| WHAT THIS TASK INVOLVES |
Each entry needs to be given again, character for character.

--- TASK INPUTS Enclosed Below ---

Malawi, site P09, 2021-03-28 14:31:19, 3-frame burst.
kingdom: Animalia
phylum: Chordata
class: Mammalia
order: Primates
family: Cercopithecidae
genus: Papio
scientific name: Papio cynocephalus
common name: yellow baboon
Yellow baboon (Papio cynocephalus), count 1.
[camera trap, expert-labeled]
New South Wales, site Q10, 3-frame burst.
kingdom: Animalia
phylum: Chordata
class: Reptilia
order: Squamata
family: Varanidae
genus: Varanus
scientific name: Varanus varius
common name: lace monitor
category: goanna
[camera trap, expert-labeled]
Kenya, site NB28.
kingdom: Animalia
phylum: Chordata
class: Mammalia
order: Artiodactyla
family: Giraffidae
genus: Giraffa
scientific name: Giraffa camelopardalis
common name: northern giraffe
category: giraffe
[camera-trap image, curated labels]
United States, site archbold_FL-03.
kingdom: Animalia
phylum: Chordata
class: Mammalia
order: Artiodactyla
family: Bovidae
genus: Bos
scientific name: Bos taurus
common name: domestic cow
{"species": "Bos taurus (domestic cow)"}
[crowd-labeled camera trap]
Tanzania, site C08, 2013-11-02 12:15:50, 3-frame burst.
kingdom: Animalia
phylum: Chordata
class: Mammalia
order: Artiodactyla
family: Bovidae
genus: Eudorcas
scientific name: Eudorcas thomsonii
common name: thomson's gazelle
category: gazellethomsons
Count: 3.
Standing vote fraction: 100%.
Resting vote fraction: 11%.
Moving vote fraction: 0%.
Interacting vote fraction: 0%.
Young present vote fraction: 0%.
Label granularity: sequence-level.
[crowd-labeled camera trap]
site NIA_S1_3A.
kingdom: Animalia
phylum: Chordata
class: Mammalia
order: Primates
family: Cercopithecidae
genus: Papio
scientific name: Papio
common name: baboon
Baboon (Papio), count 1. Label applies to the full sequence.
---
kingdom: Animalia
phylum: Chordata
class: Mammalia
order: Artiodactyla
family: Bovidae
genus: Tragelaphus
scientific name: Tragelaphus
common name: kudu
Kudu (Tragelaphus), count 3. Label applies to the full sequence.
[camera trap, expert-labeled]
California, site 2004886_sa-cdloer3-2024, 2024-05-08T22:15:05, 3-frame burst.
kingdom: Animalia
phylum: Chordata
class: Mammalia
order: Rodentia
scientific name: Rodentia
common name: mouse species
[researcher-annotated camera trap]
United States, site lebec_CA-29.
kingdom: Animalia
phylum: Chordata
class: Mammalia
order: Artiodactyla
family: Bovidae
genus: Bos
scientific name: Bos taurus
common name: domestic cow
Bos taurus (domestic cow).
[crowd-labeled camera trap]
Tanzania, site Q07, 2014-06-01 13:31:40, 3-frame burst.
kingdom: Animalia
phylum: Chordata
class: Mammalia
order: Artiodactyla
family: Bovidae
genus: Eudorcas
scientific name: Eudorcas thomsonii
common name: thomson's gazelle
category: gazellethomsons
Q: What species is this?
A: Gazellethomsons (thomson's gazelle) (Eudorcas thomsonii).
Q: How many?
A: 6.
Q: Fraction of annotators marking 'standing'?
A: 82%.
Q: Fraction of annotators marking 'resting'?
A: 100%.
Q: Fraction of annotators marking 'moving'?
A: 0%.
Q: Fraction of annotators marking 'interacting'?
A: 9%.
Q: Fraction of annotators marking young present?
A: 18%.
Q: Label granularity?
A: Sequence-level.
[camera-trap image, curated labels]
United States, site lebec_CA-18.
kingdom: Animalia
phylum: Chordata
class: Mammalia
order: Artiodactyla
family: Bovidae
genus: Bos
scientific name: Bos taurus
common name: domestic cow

--- End of Enclosed TASK INPUTS ---

| ANSWER TO THE EXERCISE |
Malawi, site P09, 2021-03-28 14:31:19, 3-frame burst.
kingdom: Animalia
phylum: Chordata
class: Mammalia
order: Primates
family: Cercopithecidae
genus: Papio
scientific name: Papio cynocephalus
common name: yellow baboon
Yellow baboon (Papio cynocephalus), count 1.
[camera trap, expert-labeled]
New South Wales, site Q10, 3-frame burst.
kingdom: Animalia
phylum: Chordata
class: Reptilia
order: Squamata
family: Varanidae
genus: Varanus
scientific name: Varanus varius
common name: lace monitor
category: goanna
[camera trap, expert-labeled]
Kenya, site NB28.
kingdom: Animalia
phylum: Chordata
class: Mammalia
order: Artiodactyla
family: Giraffidae
genus: Giraffa
scientific name: Giraffa camelopardalis
common name: northern giraffe
category: giraffe
[camera-trap image, curated labels]
United States, site archbold_FL-03.
kingdom: Animalia
phylum: Chordata
class: Mammalia
order: Artiodactyla
family: Bovidae
genus: Bos
scientific name: Bos taurus
common name: domestic cow
{"species": "Bos taurus (domestic cow)"}
[crowd-labeled camera trap]
Tanzania, site C08, 2013-11-02 12:15:50, 3-frame burst.
kingdom: Animalia
phylum: Chordata
class: Mammalia
order: Artiodactyla
family: Bovidae
genus: Eudorcas
scientific name: Eudorcas thomsonii
common name: thomson's gazelle
category: gazellethomsons
Count: 3.
Standing vote fraction: 100%.
Resting vote fraction: 11%.
Moving vote fraction: 0%.
Interacting vote fraction: 0%.
Young present vote fraction: 0%.
Label granularity: sequence-level.
[crowd-labeled camera trap]
site NIA_S1_3A.
kingdom: Animalia
phylum: Chordata
class: Mammalia
order: Primates
family: Cercopithecidae
genus: Papio
scientific name: Papio
common name: baboon
Baboon (Papio), count 1. Label applies to the full sequence.
---
kingdom: Animalia
phylum: Chordata
class: Mammalia
order: Artiodactyla
family: Bovidae
genus: Tragelaphus
scientific name: Tragelaphus
common name: kudu
Kudu (Tragelaphus), count 3. Label applies to the full sequence.
[camera trap, expert-labeled]
California, site 2004886_sa-cdloer3-2024, 2024-05-08T22:15:05, 3-frame burst.
kingdom: Animalia
phylum: Chordata
class: Mammalia
order: Rodentia
scientific name: Rodentia
common name: mouse species
[researcher-annotated camera trap]
United States, site lebec_CA-29.
kingdom: Animalia
phylum: Chordata
class: Mammalia
order: Artiodactyla
family: Bovidae
genus: Bos
scientific name: Bos taurus
common name: domestic cow
Bos taurus (domestic cow).
[crowd-labeled camera trap]
Tanzania, site Q07, 2014-06-01 13:31:40, 3-frame burst.
kingdom: Animalia
phylum: Chordata
class: Mammalia
order: Artiodactyla
family: Bovidae
genus: Eudorcas
scientific name: Eudorcas thomsonii
common name: thomson's gazelle
category: gazellethomsons
Q: What species is this?
A: Gazellethomsons (thomson's gazelle) (Eudorcas thomsonii).
Q: How many?
A: 6.
Q: Fraction of annotators marking 'standing'?
A: 82%.
Q: Fraction of annotators marking 'resting'?
A: 100%.
Q: Fraction of annotators marking 'moving'?
A: 0%.
Q: Fraction of annotators marking 'interacting'?
A: 9%.
Q: Fraction of annotators marking young present?
A: 18%.
Q: Label granularity?
A: Sequence-level.
[camera-trap image, curated labels]
United States, site lebec_CA-18.
kingdom: Animalia
phylum: Chordata
class: Mammalia
order: Artiodactyla
family: Bovidae
genus: Bos
scientific name: Bos taurus
common name: domestic cow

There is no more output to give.